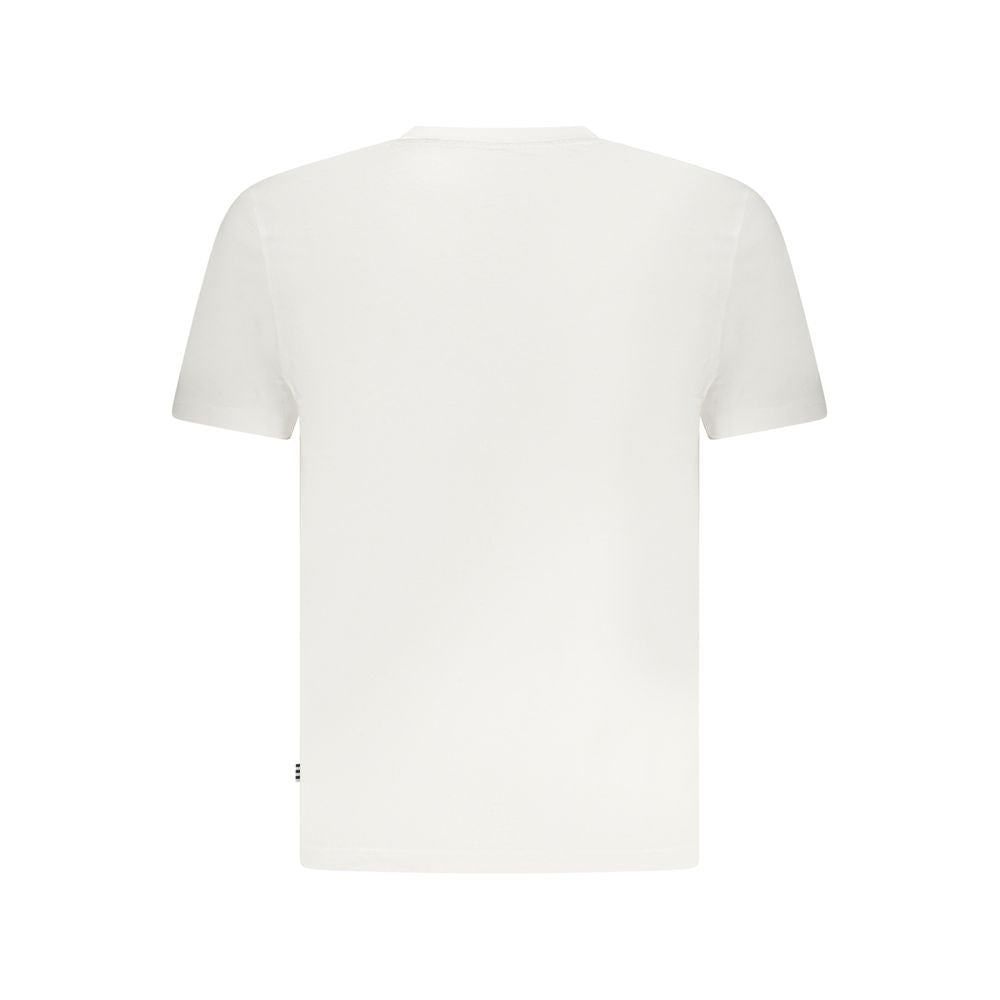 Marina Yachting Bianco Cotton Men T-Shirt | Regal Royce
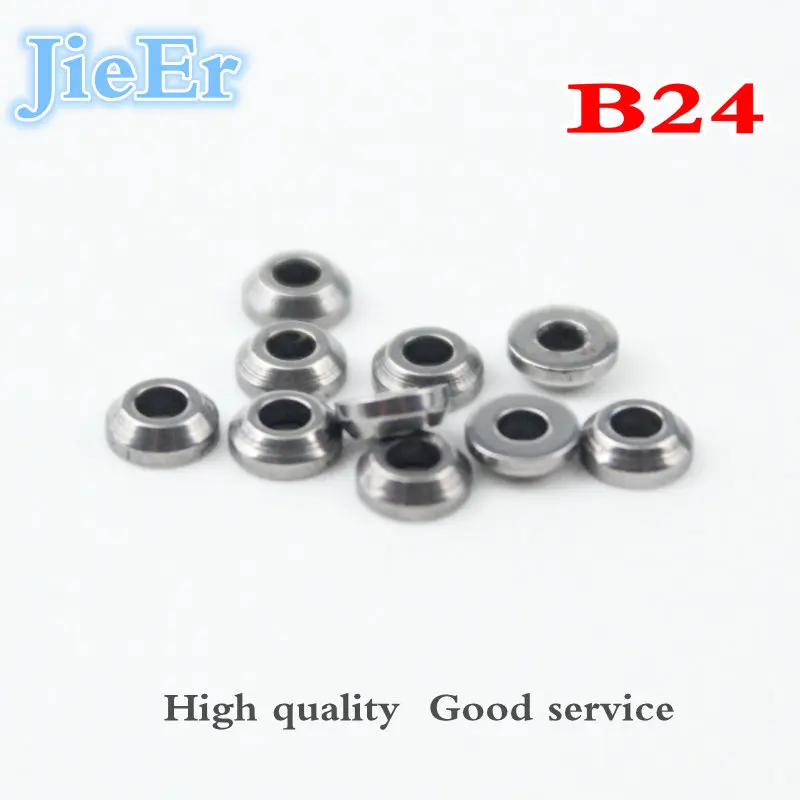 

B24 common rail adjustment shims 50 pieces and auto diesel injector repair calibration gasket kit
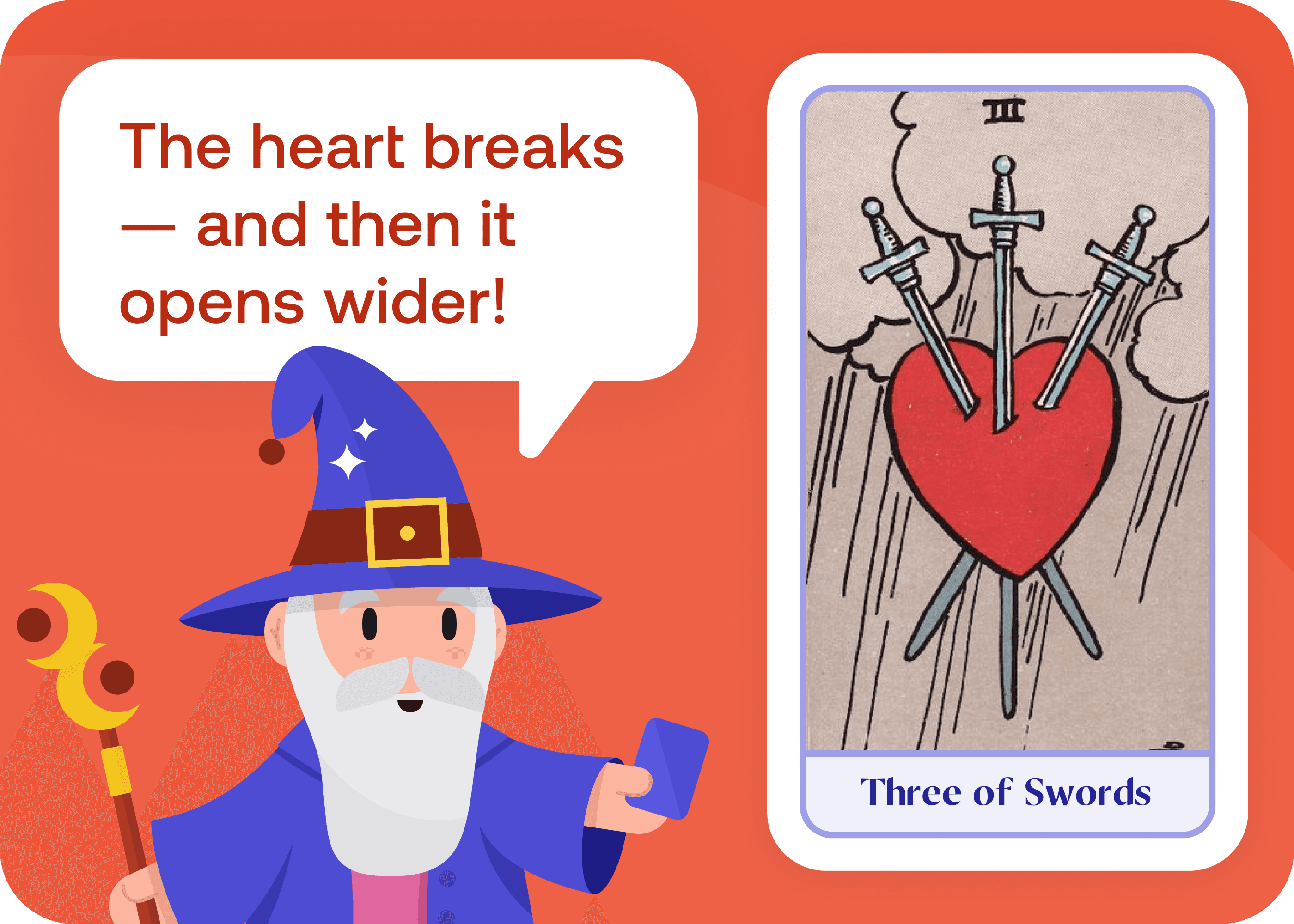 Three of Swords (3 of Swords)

-.-.-

## EXERCISE OBJECTIVE
Give the listing again, exactly as it appears, but without its images.

## EXPECTED ANSWER
 Marina Yachting Bianco Cotton Men T-Shirt | Regal Royce

B24 common rail adjustment shims 50 pieces and auto diesel injector repair calibration gasket kit
 Three of Swords (3 of Swords)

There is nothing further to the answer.